Monday, June 02, 2008
monday book review - spook: science tackles the afterlife, by mary roach
Before writing this, her sophomore effort, Mary Roach (author of Stiff: The Curious Life of Human Cadavers) spent nearly a year traveling, interviewing, researching, and even enrolling in medium school, with the hopes of either proving or disproving the seemingly unprovable: the afterlife.  With a keen sense of a humor, a scientific mind and a mostly skeptical point of view, Roach writes of her experiences traveling to India to investigate claims of reincarnation, exploring the theory that a body loses 21 grams (presumably, the weight of the human soul) after death, charts ectoplasm's strange history, follows ghosthunters as they try to track down spirits with infrared cameras and tape recorders, and more.

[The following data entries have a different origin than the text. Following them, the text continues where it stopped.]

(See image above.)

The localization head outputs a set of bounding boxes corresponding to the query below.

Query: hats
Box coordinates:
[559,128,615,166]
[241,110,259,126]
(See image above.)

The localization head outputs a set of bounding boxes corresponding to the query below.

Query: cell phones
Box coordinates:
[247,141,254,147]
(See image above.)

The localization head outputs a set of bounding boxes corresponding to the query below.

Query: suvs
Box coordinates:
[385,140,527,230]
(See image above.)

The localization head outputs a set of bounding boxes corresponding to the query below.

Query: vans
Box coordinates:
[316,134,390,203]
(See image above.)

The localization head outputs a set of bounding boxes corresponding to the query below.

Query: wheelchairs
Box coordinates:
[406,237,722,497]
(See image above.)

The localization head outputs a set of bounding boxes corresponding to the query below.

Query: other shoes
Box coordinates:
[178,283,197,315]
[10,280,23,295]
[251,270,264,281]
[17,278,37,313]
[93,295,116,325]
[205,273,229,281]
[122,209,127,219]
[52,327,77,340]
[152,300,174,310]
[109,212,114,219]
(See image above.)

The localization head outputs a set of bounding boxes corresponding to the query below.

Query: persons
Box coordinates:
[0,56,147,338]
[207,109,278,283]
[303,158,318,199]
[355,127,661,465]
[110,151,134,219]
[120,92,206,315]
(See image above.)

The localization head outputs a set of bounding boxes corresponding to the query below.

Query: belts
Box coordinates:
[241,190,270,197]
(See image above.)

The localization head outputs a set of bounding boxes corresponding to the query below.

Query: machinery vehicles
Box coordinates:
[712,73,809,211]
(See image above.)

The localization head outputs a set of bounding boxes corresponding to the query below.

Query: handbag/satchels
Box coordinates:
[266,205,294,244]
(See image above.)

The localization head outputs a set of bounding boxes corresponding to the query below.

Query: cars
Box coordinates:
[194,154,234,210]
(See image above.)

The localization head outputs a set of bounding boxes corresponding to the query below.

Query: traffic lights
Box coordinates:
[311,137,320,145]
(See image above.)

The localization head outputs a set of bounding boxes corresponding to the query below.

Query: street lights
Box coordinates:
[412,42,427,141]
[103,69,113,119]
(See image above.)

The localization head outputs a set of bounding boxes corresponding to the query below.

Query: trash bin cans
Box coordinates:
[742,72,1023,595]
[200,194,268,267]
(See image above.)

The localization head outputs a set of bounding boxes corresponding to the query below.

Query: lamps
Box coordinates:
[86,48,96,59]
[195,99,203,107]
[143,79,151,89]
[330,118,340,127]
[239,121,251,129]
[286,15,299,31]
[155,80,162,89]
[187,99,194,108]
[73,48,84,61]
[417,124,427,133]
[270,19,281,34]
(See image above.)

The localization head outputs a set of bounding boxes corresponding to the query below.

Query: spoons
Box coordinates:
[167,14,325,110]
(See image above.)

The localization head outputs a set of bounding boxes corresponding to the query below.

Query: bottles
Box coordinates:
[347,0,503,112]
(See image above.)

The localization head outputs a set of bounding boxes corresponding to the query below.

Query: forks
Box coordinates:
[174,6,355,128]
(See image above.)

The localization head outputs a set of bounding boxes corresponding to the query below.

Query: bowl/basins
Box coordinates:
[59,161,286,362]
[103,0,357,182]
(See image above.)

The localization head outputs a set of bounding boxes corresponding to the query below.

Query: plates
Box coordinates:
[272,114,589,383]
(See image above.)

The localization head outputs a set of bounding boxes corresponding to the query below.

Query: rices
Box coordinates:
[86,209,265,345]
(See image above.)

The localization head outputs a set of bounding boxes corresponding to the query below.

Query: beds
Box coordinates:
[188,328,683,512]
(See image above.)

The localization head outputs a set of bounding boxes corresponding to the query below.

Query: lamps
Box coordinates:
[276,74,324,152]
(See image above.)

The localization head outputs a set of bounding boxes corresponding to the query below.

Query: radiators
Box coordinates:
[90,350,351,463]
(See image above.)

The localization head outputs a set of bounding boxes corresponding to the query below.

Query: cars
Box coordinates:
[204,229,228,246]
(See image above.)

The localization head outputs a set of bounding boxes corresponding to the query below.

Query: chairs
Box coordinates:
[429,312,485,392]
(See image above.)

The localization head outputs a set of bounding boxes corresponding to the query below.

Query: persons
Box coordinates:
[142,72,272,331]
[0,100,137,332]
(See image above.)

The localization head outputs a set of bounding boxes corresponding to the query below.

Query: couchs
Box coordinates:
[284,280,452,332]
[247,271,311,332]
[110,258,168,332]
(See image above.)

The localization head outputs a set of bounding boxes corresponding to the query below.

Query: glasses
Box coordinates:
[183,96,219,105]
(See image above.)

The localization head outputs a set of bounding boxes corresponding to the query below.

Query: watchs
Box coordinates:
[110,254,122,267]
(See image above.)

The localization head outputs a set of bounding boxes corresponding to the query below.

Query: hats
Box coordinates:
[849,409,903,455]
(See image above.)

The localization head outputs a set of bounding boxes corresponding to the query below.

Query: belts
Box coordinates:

Unfortunately (fortunately?), Roach's year-long investigation produces no real proof of the existence of a soul or of the possibility of an afterlife, but even still her stories are no less fascinating. It also doesn't hurt that she has a fairly well-developed sense of humor for a skeptic. And it's this skepticism that makes her final statements in the book's afterward that much more eyebrow-raising, as she ends her year-long, largely fruitless journey with these reflections:
I guess I believe that not everything we humans encounter in our lives can be neatly and convincingly tucked away inside the orderly cabinet of science...I believe in the possibility of something more...The debunkers are probably right, but they're no fun to visit a graveyard with.  What the hell.  I believe in ghosts.
And even though the book doesn't produce one iota of evidence to support her final claim, I have to say that I wholeheartedly agree.  After all, isn't it simply more fun to believe than to not?

In sum, Spook - 'though far from spooky and a bit dry in spots - is a enjoyable, quirky read for skeptics and believers alike.  (Although be warned that weak-stomached readers may just want to skip the chapter on ectoplasm.  It's truly amazing how much cheesecloth a scam medium can fit into her most private places.  Ick!)